Могилу родителей владыки Екатерина знала. Не один раз бывала на кладбище с ним и Любовью Васильевной. Владыка рассказывал об отце, протоирее Василии, настоятеле «Знаменской» церкви в Омске, своей маме, тоже из духовного сословия, епископ Омский и Семипалатинский Григорий (Полетает) был её двоюродным дедом.

На могиле родителей владыка служил панихиду, Екатерина с Любовью Васильевной подпевали. В последний раз Катерина была на кладбище за месяц до смерти владыки. Во вторую родительскую субботу Великого поста владыка попросит съездить с ним на кладбище:

– Надо попроведовать папу с мамой.

Екатерина хотела спросить, почему не подождать до Радоницы, когда снег растает, земля просохнет, проще подойти к могилкам, пасха поздняя, на Радоницу хорошо будет, но сдержалась, владыке лучше знать, что и когда.

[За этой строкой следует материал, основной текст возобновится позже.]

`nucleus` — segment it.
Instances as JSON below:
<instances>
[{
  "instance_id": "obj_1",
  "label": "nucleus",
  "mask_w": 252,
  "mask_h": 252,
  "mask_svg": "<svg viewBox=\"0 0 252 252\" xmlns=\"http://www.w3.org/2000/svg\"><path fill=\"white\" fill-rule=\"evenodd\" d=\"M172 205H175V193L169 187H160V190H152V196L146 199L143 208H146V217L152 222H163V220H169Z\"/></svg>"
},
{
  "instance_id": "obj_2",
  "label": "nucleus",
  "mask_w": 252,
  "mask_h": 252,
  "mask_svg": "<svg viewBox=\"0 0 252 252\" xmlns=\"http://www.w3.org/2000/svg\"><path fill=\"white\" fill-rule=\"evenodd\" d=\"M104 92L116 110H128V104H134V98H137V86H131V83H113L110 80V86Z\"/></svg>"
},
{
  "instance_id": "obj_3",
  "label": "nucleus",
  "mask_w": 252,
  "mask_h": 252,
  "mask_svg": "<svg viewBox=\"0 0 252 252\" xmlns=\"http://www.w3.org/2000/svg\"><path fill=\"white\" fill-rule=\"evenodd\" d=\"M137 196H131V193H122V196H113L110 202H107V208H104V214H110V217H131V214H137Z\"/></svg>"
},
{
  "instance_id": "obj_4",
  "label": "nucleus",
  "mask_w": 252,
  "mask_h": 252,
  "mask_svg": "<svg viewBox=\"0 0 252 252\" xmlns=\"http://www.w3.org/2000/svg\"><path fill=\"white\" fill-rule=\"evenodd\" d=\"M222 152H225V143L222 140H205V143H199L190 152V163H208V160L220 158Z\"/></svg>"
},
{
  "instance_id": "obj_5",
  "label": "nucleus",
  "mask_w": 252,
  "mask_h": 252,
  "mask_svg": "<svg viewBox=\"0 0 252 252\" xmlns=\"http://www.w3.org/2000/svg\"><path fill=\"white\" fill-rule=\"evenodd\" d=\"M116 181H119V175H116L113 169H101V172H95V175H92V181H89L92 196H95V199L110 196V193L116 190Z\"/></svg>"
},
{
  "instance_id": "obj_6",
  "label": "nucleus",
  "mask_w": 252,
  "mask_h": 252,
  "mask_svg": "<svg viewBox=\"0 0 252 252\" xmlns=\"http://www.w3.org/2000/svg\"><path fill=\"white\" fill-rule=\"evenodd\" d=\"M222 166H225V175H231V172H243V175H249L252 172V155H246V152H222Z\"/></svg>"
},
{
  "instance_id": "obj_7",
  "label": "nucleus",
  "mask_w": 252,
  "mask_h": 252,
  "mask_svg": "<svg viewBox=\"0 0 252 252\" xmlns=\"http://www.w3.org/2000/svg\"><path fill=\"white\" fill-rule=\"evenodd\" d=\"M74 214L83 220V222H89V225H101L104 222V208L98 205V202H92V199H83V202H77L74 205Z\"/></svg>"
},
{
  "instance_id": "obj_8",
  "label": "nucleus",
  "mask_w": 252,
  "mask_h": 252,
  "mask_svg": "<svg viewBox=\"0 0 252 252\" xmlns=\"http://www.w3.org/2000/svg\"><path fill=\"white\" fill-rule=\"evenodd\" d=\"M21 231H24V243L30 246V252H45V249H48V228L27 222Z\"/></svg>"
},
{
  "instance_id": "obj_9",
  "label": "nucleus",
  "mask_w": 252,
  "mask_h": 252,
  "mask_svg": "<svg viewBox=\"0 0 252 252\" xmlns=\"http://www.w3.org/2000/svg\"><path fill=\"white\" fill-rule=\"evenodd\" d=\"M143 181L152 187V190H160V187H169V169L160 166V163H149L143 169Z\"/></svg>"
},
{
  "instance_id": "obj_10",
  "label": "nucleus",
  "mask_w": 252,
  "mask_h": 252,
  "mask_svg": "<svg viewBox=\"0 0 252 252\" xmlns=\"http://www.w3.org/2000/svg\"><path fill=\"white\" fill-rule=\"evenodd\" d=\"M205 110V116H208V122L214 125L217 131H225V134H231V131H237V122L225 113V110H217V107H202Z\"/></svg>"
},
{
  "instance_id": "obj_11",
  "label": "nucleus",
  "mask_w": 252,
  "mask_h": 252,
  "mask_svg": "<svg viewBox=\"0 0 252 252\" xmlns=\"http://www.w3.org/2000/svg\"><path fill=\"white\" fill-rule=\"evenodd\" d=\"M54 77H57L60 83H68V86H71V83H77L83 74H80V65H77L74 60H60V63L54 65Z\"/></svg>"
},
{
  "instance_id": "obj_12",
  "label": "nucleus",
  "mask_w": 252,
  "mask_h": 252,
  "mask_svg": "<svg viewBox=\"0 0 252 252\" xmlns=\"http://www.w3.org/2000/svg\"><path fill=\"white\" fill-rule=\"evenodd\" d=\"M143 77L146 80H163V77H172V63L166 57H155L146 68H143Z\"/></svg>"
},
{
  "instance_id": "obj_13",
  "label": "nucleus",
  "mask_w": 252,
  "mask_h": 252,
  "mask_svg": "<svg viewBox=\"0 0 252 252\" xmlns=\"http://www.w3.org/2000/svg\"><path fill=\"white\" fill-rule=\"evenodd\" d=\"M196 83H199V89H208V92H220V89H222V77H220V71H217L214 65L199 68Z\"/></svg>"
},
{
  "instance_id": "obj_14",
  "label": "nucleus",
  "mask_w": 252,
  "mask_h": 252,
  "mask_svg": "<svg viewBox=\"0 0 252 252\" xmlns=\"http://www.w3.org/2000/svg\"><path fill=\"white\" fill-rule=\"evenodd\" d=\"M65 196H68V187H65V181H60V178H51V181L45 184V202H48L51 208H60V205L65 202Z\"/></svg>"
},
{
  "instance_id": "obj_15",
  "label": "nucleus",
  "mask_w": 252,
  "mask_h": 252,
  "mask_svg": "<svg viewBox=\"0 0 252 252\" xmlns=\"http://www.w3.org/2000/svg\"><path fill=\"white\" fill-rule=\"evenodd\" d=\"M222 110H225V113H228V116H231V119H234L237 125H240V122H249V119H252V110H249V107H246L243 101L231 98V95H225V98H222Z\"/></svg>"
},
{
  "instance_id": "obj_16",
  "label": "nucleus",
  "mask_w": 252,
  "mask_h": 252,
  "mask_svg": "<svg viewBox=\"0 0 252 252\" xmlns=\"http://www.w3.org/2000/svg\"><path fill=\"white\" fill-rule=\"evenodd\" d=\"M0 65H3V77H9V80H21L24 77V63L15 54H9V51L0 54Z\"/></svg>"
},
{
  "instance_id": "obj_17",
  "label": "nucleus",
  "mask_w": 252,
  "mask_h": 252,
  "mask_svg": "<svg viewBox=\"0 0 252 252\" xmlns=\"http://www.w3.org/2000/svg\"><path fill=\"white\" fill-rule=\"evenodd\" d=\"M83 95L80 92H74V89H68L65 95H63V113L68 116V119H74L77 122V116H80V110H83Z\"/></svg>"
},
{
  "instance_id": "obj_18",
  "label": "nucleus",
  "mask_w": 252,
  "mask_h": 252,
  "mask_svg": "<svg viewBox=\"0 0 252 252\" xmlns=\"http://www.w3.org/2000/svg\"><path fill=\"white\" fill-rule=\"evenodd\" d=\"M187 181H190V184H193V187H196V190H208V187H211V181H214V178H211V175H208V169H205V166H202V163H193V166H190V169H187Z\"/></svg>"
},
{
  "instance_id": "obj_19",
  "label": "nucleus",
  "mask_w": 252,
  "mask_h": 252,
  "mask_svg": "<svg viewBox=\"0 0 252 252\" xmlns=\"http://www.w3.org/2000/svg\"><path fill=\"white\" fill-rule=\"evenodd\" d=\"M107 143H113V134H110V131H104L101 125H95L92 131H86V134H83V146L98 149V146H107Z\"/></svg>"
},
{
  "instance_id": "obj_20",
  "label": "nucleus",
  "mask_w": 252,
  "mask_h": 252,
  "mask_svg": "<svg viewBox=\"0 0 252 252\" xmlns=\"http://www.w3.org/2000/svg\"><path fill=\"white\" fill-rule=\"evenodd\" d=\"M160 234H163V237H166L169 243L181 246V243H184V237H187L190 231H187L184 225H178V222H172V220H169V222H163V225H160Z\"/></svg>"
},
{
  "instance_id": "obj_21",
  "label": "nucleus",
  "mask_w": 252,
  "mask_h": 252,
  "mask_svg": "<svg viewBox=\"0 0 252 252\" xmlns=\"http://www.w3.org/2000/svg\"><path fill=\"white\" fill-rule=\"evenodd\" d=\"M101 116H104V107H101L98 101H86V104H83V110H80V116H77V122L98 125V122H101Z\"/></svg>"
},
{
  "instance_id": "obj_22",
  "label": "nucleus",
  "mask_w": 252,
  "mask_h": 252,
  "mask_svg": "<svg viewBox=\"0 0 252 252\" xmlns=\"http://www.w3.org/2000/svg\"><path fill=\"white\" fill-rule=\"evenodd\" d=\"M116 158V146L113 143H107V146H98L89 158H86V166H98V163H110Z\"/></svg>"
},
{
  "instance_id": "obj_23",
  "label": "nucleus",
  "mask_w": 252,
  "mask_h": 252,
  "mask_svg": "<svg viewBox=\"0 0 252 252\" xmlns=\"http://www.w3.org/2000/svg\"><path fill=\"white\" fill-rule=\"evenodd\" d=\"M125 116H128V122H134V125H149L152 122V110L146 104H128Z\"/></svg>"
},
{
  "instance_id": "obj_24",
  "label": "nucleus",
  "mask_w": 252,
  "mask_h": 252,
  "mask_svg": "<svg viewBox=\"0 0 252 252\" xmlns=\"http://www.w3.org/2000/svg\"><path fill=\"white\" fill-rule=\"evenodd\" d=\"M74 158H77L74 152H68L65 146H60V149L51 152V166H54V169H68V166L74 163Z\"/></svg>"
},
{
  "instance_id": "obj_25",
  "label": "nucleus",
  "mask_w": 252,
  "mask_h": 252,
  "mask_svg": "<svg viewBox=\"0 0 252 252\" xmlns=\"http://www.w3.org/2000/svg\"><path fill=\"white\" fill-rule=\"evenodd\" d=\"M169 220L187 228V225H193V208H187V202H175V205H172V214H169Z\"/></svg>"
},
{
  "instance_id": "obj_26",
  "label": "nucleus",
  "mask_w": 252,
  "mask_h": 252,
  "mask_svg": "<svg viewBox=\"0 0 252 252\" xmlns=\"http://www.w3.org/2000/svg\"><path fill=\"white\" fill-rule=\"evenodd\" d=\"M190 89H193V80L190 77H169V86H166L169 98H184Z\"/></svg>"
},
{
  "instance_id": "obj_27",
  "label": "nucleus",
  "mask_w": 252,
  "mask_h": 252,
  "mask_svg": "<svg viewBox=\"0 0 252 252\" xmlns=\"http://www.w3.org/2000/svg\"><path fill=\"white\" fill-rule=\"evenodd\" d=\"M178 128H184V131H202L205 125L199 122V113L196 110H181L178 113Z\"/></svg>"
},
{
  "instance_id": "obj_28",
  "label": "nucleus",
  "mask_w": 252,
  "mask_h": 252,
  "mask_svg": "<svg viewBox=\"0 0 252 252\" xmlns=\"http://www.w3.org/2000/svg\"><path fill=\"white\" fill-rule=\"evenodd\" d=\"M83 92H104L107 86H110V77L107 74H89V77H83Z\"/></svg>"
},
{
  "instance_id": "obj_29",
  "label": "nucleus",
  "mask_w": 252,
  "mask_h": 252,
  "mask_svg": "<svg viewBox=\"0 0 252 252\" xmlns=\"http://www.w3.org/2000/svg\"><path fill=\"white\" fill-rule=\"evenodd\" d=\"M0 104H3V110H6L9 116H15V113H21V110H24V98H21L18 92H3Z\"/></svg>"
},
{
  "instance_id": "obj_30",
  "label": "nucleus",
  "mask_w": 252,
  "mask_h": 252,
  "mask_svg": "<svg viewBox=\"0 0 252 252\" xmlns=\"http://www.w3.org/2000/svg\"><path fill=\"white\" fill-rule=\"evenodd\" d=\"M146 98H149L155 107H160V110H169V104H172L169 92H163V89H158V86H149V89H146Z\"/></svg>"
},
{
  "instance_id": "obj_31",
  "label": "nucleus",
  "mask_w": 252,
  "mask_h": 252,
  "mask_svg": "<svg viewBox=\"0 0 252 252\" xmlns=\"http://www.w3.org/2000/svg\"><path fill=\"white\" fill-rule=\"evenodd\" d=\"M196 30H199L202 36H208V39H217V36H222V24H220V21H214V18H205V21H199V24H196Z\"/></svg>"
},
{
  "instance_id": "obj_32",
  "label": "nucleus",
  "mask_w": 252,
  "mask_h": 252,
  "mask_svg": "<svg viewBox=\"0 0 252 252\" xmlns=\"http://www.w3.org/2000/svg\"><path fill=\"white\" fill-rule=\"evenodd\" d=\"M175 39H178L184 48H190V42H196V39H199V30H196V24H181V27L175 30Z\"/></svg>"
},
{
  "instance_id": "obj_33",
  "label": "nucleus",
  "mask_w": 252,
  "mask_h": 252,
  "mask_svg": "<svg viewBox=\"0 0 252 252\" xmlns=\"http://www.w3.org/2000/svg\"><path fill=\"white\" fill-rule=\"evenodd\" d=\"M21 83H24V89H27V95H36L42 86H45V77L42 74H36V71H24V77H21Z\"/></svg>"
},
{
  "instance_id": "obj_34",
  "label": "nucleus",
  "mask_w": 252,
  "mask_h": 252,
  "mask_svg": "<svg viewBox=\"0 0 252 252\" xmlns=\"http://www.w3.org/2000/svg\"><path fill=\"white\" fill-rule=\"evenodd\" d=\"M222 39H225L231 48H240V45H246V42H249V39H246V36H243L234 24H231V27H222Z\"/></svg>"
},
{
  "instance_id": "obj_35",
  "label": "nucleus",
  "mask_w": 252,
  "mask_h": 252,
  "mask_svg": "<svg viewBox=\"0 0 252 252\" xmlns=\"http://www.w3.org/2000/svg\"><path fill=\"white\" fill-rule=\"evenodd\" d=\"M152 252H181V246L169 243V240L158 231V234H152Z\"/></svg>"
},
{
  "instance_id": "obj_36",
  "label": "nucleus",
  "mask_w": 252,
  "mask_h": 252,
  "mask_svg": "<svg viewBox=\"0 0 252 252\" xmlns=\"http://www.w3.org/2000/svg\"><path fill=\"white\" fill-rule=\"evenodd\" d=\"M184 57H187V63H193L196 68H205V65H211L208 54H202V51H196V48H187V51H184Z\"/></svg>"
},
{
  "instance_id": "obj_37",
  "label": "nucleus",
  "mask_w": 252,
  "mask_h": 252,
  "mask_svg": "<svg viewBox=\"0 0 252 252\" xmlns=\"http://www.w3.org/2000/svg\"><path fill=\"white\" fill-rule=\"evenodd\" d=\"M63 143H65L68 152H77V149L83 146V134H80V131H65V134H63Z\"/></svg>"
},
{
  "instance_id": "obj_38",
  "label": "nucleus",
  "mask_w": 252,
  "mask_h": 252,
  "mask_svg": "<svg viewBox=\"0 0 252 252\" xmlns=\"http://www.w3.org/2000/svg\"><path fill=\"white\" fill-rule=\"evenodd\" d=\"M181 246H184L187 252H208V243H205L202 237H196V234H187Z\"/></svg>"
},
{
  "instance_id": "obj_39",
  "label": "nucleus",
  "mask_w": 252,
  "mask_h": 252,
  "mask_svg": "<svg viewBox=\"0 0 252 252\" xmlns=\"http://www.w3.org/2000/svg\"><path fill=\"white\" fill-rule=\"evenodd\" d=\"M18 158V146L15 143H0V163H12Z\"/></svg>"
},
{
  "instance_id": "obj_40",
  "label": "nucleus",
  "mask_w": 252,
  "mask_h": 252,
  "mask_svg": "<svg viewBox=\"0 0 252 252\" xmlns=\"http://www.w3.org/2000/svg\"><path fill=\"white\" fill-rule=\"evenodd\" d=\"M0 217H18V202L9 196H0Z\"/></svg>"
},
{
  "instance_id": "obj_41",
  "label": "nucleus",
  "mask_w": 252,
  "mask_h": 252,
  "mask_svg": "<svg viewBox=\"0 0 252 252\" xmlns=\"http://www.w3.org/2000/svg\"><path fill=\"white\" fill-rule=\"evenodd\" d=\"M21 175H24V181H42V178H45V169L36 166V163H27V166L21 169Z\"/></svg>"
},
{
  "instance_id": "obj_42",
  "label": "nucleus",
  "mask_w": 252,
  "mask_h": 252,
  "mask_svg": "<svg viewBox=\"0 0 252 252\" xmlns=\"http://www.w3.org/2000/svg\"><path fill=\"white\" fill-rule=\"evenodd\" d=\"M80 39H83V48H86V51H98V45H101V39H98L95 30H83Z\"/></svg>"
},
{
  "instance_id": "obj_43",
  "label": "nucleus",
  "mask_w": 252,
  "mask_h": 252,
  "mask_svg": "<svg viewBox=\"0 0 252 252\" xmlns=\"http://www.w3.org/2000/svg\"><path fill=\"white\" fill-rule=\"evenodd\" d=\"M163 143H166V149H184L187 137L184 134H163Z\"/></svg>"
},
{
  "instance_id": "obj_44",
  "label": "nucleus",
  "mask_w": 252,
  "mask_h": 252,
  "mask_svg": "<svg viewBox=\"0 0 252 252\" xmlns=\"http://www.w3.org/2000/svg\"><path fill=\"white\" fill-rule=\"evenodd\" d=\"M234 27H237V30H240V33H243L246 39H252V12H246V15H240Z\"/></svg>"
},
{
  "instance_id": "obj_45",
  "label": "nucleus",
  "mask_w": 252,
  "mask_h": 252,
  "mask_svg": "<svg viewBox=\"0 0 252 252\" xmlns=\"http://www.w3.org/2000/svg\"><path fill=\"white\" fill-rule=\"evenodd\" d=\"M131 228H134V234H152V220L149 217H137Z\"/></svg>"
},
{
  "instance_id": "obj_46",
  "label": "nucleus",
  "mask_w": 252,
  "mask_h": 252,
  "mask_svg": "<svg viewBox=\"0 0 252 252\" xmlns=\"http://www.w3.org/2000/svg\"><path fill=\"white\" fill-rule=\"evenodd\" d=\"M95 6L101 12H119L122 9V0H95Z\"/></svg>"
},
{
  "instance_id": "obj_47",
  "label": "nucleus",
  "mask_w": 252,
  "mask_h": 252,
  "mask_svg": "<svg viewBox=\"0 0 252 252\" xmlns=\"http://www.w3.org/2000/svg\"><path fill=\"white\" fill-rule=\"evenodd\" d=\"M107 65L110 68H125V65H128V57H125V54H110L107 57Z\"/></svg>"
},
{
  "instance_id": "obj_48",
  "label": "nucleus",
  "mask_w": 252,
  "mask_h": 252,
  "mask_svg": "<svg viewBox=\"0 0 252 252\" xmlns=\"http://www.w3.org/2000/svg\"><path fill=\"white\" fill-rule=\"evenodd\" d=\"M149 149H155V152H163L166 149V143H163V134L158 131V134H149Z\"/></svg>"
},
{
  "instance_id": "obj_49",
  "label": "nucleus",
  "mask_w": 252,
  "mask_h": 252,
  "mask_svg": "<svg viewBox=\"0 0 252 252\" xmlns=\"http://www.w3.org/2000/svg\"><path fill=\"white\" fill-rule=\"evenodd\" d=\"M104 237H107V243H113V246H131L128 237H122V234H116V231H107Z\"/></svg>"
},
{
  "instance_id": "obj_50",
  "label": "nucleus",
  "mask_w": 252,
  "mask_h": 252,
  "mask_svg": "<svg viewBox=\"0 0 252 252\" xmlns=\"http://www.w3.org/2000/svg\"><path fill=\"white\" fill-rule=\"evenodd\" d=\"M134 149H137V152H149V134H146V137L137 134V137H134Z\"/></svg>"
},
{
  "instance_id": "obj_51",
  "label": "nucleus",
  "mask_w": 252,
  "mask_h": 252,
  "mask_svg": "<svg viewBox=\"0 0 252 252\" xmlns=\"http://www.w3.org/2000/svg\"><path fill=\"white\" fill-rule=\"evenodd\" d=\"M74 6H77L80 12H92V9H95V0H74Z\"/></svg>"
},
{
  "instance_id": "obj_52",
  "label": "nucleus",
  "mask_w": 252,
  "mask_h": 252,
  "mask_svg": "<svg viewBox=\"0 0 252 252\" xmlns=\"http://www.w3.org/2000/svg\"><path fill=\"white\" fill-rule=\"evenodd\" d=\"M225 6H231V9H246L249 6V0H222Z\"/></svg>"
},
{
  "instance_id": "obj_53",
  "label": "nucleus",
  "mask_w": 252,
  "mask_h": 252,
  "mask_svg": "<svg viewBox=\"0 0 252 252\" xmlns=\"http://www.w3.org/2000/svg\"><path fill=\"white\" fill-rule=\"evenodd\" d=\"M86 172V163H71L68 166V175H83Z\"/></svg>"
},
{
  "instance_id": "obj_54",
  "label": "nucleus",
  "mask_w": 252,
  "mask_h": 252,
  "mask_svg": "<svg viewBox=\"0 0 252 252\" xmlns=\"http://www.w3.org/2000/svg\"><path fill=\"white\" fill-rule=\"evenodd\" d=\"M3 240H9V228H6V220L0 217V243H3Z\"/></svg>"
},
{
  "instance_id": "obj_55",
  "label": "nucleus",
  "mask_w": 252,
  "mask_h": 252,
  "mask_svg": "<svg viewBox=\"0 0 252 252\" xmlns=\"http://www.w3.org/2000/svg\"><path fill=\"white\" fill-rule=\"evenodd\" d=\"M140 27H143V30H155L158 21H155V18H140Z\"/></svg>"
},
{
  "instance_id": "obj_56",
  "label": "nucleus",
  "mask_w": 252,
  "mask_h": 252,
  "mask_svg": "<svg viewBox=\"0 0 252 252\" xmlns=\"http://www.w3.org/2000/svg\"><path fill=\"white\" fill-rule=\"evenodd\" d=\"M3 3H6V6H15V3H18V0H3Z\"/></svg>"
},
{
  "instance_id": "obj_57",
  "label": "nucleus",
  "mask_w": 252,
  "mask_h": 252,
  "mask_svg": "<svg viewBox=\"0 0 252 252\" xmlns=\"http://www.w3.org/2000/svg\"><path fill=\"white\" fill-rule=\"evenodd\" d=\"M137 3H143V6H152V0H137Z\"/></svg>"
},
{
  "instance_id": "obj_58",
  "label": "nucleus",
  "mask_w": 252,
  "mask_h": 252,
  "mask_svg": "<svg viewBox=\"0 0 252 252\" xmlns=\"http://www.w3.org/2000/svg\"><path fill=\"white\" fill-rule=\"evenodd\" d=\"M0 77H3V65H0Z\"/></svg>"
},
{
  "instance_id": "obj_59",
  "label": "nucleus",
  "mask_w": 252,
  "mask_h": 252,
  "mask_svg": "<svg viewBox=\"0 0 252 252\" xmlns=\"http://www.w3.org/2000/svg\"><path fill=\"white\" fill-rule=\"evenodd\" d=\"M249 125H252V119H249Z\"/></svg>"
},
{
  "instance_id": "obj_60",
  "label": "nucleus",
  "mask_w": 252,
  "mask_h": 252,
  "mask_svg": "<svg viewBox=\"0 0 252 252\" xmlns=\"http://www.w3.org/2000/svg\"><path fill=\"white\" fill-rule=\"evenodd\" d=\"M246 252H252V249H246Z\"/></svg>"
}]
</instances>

Поехали вдвоём, Любовь Васильевна накануне простыла, владыка велел ей остаться дома. Кладбище утопало в сверкающем под щедрым мартовским солнцем снегу. Но они легко подошли к могиле. Неподалёку чернела свежей землёй новое захоронение, к нему вела в глубоком снегу утоптанная многими ногами тропа. По ней и прошли. Вытоптали площадку у своей могилы. Владыка разжёг кадило, остро запахло ладаном, владыка начал служить панихиду… На кладбище было сверкающе бело и тихо-тихо, только глуховатый голос владыки плыл над могилами.

Владыка спел в полный голос «Вечную память», перекрестился, и они пошли к выходу. По дороге, владыка скажет Екатерине:

 

– Мужа ты, Екатерина Васильевна, береги. Василий Иванович – это твой крест, пронеси его достойно. Думаю так, умрёт он раньше тебя. Ты после этого принимай монашеский постриг, принимай монашеский крест.